The Digital New Deal will involve $3.1 billion (3.54 trillion KRW) for the next three years and it is a major project that will improve constitutions of the South Korean government and South Korean companies and prepare the nation for the future. The National Information Society Agency (NIA) is the first one to suggest the project and it has been acting as a think tank that establishes strategies for the country. The agency was able to establish the project, which began since the second half last year, in a short period of time and has prepared a foundation for digital transformation for different parts of the society.
◊NIA taking care of job creation and the Data Dam project in lighting speed
The key to the South Korean New Deal is creation of many good-quality jobs. The NIA had carried out an AI (artificial intelligence) data construction project and it was able to create jobs for 38,882 people in a short period of time. Out of the people, about 30,000 of them became involved in a crowdsourcing project. What is special about crowdsourcing is that it allows each person to complete his or her designated task without having to worry about time and location. People who are preparing for their first jobs, women who had their jobs cut, and unemployed people participated in the crowdsourcing project. The project has made a contribution towards a job crisis that has occurred due to COVID-19. The NIA also hired 7,487 people for the project.
About 4,7000 people found positions as instructors and supporters at digital learning centers throughout the country. There were about 6,300 young interns who are working on public data at 749 public agencies in a three months and a half period.
South Korea’s Data Dam project is a must for development of the AI industry. There has been an extremely high level of responses from the industry towards the project as 278 consortiums and about 1,950 companies and institutions provided their support just for building data for AI learning. Once the South Korean government decided to push for projects related to data, software (SW) and IT service companies have also started to push for their own AI and data projects. About 57% of companies participating in the project are IT companies and they have prepared a foundation to expand their work from IT to AI.
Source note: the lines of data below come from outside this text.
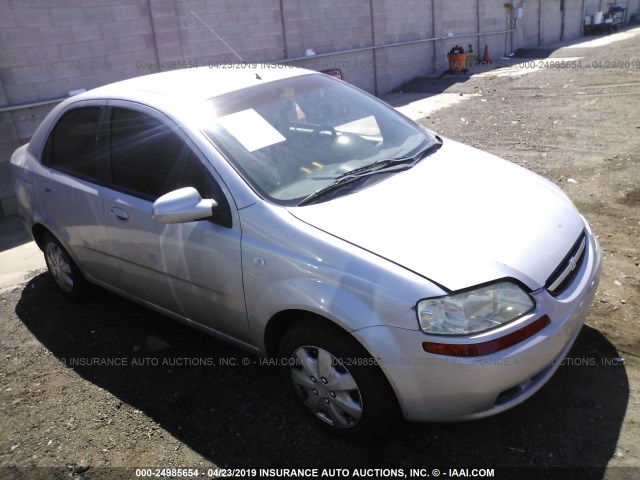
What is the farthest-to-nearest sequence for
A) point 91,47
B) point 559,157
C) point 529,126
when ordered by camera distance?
point 529,126
point 91,47
point 559,157

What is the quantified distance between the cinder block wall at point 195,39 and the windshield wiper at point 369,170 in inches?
97.1

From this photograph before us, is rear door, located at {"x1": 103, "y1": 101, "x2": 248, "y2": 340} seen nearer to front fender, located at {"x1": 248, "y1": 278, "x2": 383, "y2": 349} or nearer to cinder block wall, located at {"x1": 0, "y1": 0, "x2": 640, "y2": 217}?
front fender, located at {"x1": 248, "y1": 278, "x2": 383, "y2": 349}

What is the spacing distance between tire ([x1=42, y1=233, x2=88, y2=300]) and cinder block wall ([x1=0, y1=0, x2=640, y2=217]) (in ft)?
7.34

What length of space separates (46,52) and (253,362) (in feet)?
21.4

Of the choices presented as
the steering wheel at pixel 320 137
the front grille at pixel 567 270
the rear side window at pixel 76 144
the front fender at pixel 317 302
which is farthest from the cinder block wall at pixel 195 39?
the front grille at pixel 567 270

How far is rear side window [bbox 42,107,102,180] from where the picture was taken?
369 centimetres

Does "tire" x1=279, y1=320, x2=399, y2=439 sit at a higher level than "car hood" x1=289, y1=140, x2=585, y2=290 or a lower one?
lower

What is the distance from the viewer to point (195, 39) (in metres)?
10.1

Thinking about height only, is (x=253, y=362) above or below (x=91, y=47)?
below

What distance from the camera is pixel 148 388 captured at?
3320mm

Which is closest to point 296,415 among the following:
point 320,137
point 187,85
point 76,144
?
point 320,137

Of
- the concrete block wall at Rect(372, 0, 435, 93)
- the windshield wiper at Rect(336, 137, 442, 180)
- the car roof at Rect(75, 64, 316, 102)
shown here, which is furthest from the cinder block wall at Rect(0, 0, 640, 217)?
the windshield wiper at Rect(336, 137, 442, 180)

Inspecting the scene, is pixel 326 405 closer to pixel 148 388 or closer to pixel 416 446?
pixel 416 446

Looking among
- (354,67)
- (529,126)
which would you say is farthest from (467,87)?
(529,126)
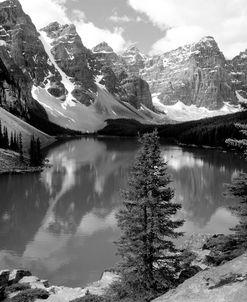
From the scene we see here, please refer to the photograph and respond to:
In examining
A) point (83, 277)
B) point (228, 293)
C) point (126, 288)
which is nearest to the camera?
point (228, 293)

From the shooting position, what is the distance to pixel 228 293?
13.5 m

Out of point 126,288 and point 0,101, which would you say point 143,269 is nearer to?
point 126,288

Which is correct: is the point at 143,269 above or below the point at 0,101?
below

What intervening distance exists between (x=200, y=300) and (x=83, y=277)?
74.9 ft

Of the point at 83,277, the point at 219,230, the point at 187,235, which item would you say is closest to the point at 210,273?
the point at 83,277

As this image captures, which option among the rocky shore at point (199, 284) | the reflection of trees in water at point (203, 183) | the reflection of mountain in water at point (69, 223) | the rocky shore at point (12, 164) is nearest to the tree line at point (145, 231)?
the rocky shore at point (199, 284)

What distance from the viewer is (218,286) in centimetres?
1427

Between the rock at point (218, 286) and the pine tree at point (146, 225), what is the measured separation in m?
5.44

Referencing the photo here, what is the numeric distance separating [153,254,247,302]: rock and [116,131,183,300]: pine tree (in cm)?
544

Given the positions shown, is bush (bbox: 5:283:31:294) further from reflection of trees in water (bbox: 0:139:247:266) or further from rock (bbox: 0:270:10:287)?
reflection of trees in water (bbox: 0:139:247:266)

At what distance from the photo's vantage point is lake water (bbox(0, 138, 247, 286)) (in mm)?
38431

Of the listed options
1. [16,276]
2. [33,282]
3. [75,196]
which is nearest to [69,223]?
[75,196]

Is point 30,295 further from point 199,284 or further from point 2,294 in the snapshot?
point 199,284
The Data Dam project tore down boundaries between industries as 43% of companies participating in the project are from traditional industries such as manufacturing industry, agricultural and fishery industries, and distribution industry. University hospitals have also started entered the fields of medical AI and data. Number of university hospitals participating in medical AI and data went from one in 2017 to seventeen in 2020. A medical AI ecosystem has been created through doctors’ expertise, data from hospitals, and AI technologies from startup companies.
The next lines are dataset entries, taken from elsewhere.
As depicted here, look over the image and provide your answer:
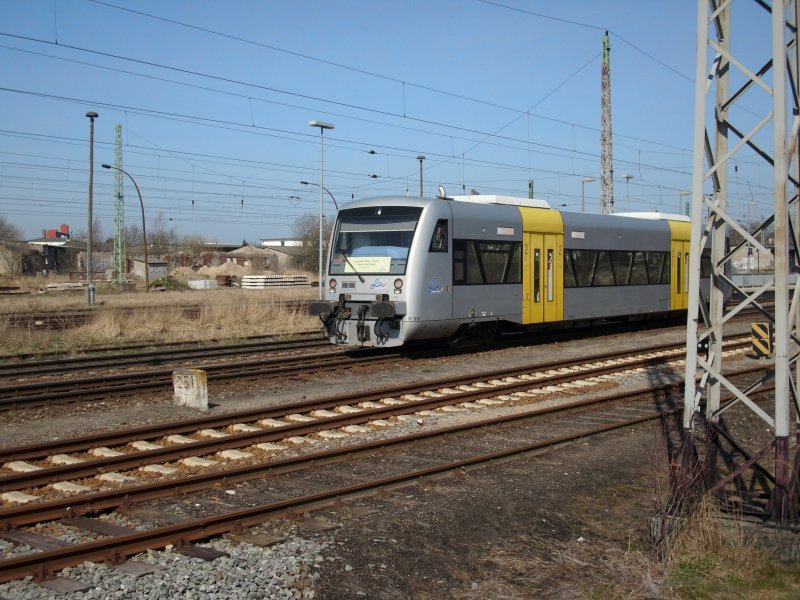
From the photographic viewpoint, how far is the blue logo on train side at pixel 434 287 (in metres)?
15.2

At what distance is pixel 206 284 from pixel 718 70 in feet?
173

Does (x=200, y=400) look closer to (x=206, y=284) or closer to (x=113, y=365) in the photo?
(x=113, y=365)

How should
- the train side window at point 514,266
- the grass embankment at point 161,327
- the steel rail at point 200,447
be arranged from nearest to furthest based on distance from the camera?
the steel rail at point 200,447 → the train side window at point 514,266 → the grass embankment at point 161,327

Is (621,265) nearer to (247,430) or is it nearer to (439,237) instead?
(439,237)

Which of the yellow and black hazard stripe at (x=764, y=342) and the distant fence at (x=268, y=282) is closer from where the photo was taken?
the yellow and black hazard stripe at (x=764, y=342)

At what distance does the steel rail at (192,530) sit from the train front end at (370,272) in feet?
23.1

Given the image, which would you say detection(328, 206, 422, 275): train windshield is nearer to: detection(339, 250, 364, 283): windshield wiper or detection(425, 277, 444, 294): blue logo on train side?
detection(339, 250, 364, 283): windshield wiper

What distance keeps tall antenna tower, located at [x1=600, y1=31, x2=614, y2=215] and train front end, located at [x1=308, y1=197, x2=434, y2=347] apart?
1977 cm

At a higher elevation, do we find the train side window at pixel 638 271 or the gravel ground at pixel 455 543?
the train side window at pixel 638 271

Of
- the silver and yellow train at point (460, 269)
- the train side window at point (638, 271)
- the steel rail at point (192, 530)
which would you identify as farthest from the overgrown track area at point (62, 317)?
the steel rail at point (192, 530)

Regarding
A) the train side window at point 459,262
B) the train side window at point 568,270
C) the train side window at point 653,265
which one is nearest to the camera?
the train side window at point 459,262

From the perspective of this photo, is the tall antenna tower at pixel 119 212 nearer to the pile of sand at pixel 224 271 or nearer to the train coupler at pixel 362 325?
the pile of sand at pixel 224 271

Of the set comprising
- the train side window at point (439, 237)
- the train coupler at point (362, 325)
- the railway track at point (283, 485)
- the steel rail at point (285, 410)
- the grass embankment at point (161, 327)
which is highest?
the train side window at point (439, 237)

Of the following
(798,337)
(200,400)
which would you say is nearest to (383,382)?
(200,400)
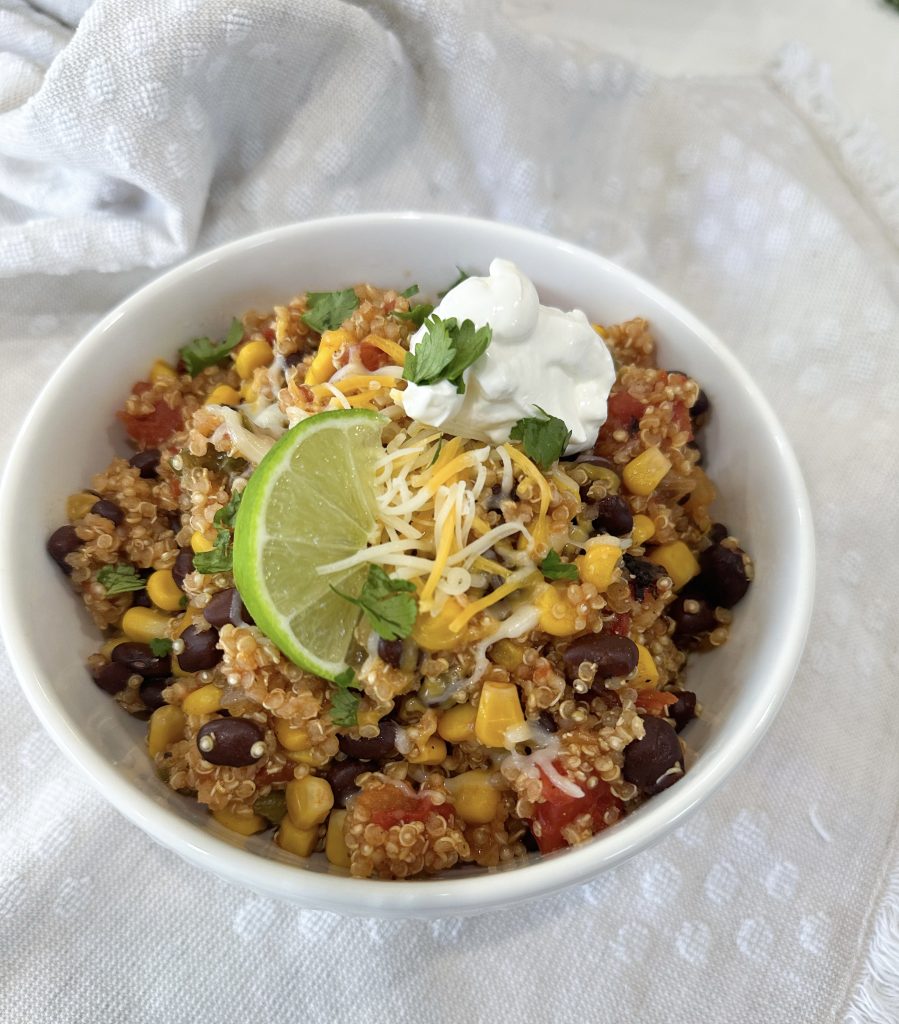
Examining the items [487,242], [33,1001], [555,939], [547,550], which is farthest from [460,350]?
[33,1001]

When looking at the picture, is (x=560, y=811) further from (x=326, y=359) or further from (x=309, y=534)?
(x=326, y=359)

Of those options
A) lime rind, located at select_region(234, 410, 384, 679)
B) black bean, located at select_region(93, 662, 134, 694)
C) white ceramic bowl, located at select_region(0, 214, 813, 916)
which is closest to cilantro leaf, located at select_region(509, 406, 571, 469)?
lime rind, located at select_region(234, 410, 384, 679)

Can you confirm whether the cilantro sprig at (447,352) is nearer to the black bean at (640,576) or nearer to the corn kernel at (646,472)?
the corn kernel at (646,472)

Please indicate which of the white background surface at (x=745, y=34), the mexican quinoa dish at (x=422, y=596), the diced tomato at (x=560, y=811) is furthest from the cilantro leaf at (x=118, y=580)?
the white background surface at (x=745, y=34)

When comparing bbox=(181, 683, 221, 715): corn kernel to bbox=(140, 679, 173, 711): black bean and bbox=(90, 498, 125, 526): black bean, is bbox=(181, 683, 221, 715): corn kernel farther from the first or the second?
bbox=(90, 498, 125, 526): black bean

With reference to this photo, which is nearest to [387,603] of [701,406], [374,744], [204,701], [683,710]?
[374,744]
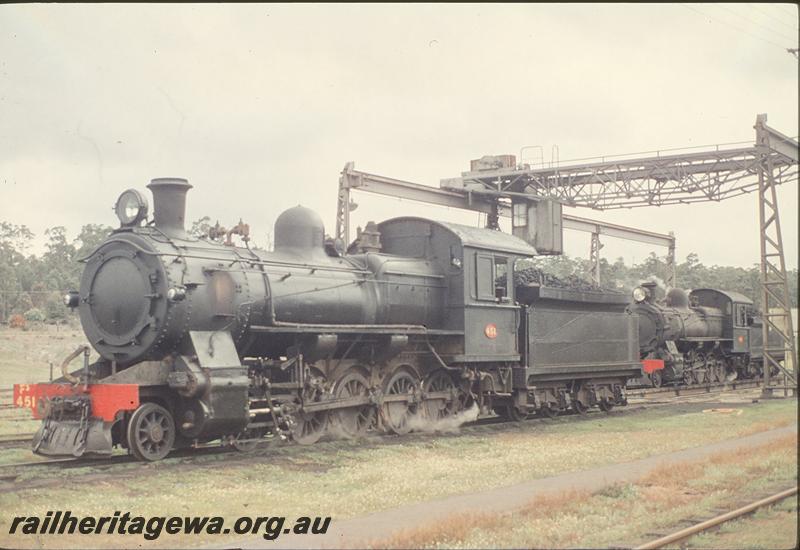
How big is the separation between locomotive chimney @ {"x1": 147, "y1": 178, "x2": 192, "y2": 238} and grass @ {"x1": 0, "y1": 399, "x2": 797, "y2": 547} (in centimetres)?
336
The NIA has also upgraded digital infrastructures. It built a pilot quantum encryption infrastructure in order to secure competitive edge globally. It is also working on five projects to convert the government’s business network into a 5G-based mobile environment. It plans to set up a wireless environment in every school classroom and 59,000 public Wi-Fi stations by 2022. It will also focus on expanding local digital infrastructures such as building an ultra-fast internet network at 1,324 countryside villages.
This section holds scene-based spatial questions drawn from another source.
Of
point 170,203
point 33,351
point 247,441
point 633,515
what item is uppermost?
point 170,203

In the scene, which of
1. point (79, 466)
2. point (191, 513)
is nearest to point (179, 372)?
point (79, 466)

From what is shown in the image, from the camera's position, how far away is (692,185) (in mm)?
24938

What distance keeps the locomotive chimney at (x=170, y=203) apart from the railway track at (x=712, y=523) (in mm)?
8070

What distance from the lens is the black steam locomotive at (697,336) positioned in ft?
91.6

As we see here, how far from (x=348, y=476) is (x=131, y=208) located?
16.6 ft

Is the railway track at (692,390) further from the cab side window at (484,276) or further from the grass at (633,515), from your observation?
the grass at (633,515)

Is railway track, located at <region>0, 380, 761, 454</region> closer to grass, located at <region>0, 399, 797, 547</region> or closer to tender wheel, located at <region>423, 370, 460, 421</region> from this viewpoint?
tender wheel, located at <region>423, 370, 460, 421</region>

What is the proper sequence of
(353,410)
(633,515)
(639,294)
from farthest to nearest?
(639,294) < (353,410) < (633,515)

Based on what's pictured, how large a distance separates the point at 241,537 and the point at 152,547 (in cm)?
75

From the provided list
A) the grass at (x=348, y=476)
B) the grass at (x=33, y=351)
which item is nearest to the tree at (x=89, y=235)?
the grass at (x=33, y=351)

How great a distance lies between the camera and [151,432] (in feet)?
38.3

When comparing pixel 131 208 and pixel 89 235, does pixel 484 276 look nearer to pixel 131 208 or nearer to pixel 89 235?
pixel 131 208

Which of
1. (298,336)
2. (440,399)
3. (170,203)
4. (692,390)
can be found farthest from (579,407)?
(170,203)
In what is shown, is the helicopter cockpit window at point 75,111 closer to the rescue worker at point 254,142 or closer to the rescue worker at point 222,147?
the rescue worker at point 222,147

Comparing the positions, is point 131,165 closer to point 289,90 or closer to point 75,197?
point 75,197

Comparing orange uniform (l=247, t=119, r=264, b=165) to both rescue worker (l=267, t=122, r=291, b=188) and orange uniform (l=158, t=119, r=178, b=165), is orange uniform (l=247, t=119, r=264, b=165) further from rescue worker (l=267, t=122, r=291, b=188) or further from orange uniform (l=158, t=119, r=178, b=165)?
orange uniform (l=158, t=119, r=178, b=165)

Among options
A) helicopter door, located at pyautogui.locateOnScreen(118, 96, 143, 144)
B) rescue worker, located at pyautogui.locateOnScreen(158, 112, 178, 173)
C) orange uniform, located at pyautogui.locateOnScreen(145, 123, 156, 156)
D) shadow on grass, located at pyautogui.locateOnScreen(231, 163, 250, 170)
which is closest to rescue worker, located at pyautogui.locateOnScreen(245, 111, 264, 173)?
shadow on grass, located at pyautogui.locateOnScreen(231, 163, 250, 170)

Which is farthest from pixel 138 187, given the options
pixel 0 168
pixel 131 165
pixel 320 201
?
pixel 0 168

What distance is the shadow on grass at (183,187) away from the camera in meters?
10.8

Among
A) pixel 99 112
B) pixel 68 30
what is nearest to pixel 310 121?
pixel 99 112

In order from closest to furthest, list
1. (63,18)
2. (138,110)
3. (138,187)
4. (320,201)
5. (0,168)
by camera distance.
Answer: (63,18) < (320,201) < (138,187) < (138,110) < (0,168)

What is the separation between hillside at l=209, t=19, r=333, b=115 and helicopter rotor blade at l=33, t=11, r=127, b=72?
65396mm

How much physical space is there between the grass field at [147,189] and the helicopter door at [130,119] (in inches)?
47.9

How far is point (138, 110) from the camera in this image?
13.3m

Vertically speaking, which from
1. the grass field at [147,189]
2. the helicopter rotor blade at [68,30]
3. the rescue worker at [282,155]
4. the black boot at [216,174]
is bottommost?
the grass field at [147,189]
◊NIA to change the cloud computing industry in South Korea
Cloud computing will be the foundational system of the Digital New Deal project. The NIA conducted complete enumeration on about 1,200 public agencies last year. It will support transition of about 13,000 information systems from public administrative agencies to cloud computing.
To allow better use of public services, the agency has innovated the country’s public procurement system by preparing a “digital service contract system”. Since October last year when the system was implemented, 77 projects and $93 million (105.1 billion KRW) worth of contracts have been achieved so far. As the South Korean Government has started to provide more support on cloud computing, the private sector has also begun to make large investments in cloud computing.
The agency has switched 110,000 wireless access points to domestic products through its school Wi-Fi network construction project. About 70% of ($93 million (105.1 billion KRW)) winning bids from companies participating in the project went back to local small and medium-sized enterprises. Small and medium-sized communications equipment manufacturers developed their own wireless network management systems that are compatible and have resolved an issue where communications equipment is highly depended on major companies and foreign companies.
Many have been voicing their opinions about preparing for digital divide. The NIA has been focusing on digital engagement since last year.
The agency selected 1,076 digital learning centers last year and it has been running them since. 17 metropolitan local governments and 215 lower-level local governments participated in the selection process and they have been providing education in things such as smartphone application use and video call and kiosk use that are necessary in everyday life. About 428,000 have receive education so far and they have given an average score of 95.3 points on their satisfaction towards the education.
Demands for education in strengthening digital capabilities are set to increase in South Korea. Need to strengthen such capabilities has also increased for companies such as Korea Public Library Association, Korea Consumer Agency, Korea Social Enterprise Promotion Agency, and Government Employees Pension Services.
The NIA plans to hire top students as instructors and supporters and hire after-school instructors who have seen their jobs cut due to COVID-19 as local instructors and provide good-quality jobs for local societies that have suffered a long period of stagnation.